When Ralph explained baptism, Shinri grew excited about how coming up from the water symbolizes new life. He wanted to identify with Jesus in this way, and as he was lifted out of the water during his own baptism, Shinri pumped his fist and shouted for joy.
Shinri’s health continued to decline, and he was soon in so much pain that he couldn’t get out of bed. But he refused his doctor’s orders to be readmitted to the hospital. “If I go, I will probably never make it home again. And if I’m in the hospital, I can’t be in the Bible studies.”

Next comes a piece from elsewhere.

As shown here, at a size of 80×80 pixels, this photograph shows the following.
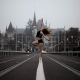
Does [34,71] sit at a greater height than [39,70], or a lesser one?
lesser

During the last study Shinri attended, he could no longer speak. Ralph ended that evening with Psalm 23:6: “Surely goodness and mercy shall follow me all the days of my life, and I shall dwell in the house of the LORD forever.” Shinri squeezed Ralph’s hand, as if to communicate confidence that eternal life was his.
A few days later, Shinri went to be with Jesus. He leaves a testimony to the saving power of God, a testimony observed by many Japanese around him – a message that God may use to draw more souls to Himself.
In a land where less than 1% of its 125 million inhabitants know Jesus, a light like Shinri’s shines brightly in the darkness, even after he is gone.